Ultimamente il ministero aveva bloccato i fondi, causando enormi disagi all’economia della cittadina, per poi sbloccarli a seguito dello sciopero della fame del sindaco e il sostegno, oltre che dei cittadini, di personalità dello spettacolo, della cultura e della politica.

Tra questi lo scrittore Roberto Saviano e l’attore Beppe Fiorello che proprio sul modello di integrazione attuato a Riace ha girato una fiction “Tutto il mondo è paese” (che la Rai ha bloccato non mettendola in onda dopo gli avvisi di garanzia al sindaco), che alla notizia dell’arresto di Lucano in un post su Twitter ha scritto: Mimmo Lucano, crederò in te più di prima. Qualcuno si porterà sulla coscienza la vita di un uomo straordinario, io lo so che Mimmo non sopporterà questa vergogna, ora cerco parole per difenderlo ma mi rendo conto che non va più difeso, va amato come lui ama il prossimo.

Diverso il post del ministro Matteo Salvini, segretario della Lega, quella dei 49 milioni di euro truffati allo Stato che restituirà in 80 anni, che su Twitter deride quanti hanno sostenuto Lucano:Accidenti, chissà cosa diranno adesso Saviano e tutti i buonisti che vorrebbero riempire l’Italia di immigrati!”

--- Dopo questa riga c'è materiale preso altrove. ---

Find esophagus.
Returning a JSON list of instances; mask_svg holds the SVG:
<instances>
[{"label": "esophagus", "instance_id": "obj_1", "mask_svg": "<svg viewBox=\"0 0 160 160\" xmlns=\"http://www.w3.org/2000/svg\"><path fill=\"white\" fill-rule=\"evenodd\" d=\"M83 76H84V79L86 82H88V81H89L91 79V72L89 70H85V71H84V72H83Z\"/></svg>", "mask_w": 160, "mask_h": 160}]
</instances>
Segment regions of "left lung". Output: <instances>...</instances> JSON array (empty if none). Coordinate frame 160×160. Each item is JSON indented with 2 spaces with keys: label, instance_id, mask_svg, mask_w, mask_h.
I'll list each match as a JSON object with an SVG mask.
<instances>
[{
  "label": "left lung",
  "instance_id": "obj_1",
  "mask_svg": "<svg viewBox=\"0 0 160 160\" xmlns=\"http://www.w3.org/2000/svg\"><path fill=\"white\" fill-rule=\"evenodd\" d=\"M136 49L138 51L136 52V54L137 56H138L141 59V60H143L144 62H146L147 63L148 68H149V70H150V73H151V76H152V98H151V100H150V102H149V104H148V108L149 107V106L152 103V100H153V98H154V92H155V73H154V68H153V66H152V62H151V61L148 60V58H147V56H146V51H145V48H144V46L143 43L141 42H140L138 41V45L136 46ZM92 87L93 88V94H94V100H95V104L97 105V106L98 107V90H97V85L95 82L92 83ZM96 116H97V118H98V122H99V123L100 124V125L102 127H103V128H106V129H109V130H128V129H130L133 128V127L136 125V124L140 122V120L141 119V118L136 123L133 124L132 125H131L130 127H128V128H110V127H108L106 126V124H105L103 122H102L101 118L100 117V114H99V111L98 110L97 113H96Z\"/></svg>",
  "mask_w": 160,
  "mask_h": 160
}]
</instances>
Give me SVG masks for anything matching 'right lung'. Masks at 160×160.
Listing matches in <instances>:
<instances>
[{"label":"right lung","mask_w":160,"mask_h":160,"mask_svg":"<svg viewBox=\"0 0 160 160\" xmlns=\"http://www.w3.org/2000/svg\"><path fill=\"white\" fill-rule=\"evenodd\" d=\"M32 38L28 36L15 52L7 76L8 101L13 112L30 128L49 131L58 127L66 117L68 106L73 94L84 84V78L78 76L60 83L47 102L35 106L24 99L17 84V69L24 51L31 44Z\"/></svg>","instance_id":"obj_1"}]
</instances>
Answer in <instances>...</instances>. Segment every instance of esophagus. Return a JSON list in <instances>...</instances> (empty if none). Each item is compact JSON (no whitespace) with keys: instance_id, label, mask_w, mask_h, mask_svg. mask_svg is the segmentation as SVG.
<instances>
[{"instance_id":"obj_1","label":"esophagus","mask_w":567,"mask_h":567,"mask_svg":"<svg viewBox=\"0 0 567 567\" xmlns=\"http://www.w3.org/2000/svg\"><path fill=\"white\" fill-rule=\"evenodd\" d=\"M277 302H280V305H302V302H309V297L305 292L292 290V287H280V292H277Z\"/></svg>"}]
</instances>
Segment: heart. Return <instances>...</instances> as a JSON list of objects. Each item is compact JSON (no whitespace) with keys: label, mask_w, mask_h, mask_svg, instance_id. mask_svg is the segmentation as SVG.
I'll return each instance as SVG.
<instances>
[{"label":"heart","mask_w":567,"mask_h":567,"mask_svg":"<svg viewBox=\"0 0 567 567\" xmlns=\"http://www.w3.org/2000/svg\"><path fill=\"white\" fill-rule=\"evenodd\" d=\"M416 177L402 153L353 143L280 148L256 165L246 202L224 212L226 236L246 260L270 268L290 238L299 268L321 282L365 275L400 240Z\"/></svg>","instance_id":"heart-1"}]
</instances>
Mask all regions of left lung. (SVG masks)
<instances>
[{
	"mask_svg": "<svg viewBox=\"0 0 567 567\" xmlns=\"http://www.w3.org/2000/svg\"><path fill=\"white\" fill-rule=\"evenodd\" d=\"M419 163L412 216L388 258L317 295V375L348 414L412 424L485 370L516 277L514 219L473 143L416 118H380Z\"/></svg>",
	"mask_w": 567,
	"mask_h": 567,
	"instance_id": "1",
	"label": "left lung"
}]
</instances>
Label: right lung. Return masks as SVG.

Accusato di “umanità” e di “solidarietà”, secondo i tanti, non solo in Italia, che hanno conosciuto il sindaco Mimmo Lucano e le scelte fatte per salvare la sua comunità, e per sabato è già stata annunciata una manifestazione in suo sostegno a Riace.

Le stesse accuse di “favoreggiamento dell’immigrazione clandestina”, che qualche anno fa, nel febbraio 2010, toccarono a don Carlo D’Antoni, parroco della Chiesa di Bosco Minniti a Siracusa (che da tanti anni accoglie disperati), altro personaggio scomodo del sistema di integrazione ed accoglienza dei migranti che fuggono, rischiando la vita, da guerre, violenze, persecuzioni e povertà.

Padre Carlo, si ricorderà, venne arrestato, con grande indignazione dei tanti buonisti, per essere un mese dopo completamente prosciolto dal Riesame.

E proprio lui oggi ha scritto sulla sua pagina Facebook:

“Incondizionata piena e convinta solidarietà a Mimmo Lucano, un uomo che dentro di se ha una cosa poco di moda oggi: UNA COSCIENZA. Un uomo che se costretto a scegliere tra LEGALITA’ FORMALE E GIUSTIZIA non ha dubbi per sapere da che parte stare. Comunque, qui non è stata intaccata neanche la legalità formale. Al solito, tutto svanirà in una bolla di sapone ma intanto il segnale è stato dato. Il modello Riace è fastidioso, và contro la cultura dei caproni che tanti voti porta ai capi mandriani. Cosa dire? Abbiamo fiducia nella magistratura e attendiamo con fiducia lo svolgersi degli eventi? Io queste frasi fatte non le uso. L’onore dei cittadini è più importante del rispetto che si deve alle istituzioni. Ogni persona è istituzione al servizio della quale le altre istituzioni devono porsi al servizio sennò si screditano e scivolano nella prevaricazione e nella dittatura più o meno dichiarata. Anche da Bosco Minniti seguiremo con la massima attenzione questa triste storia dello splendido sindaco di Riace.
E non faremo sconti a nessuno. Di padreterni ne conosco uno solo, quello che sta in cielo. Padreterni sulla terra non ce ne sono. Sulla terra ci sono solo uomini, ominicchi e quacquaraquà.
Da sempre la tenue luce dell’alba distrugge le notti più nere”.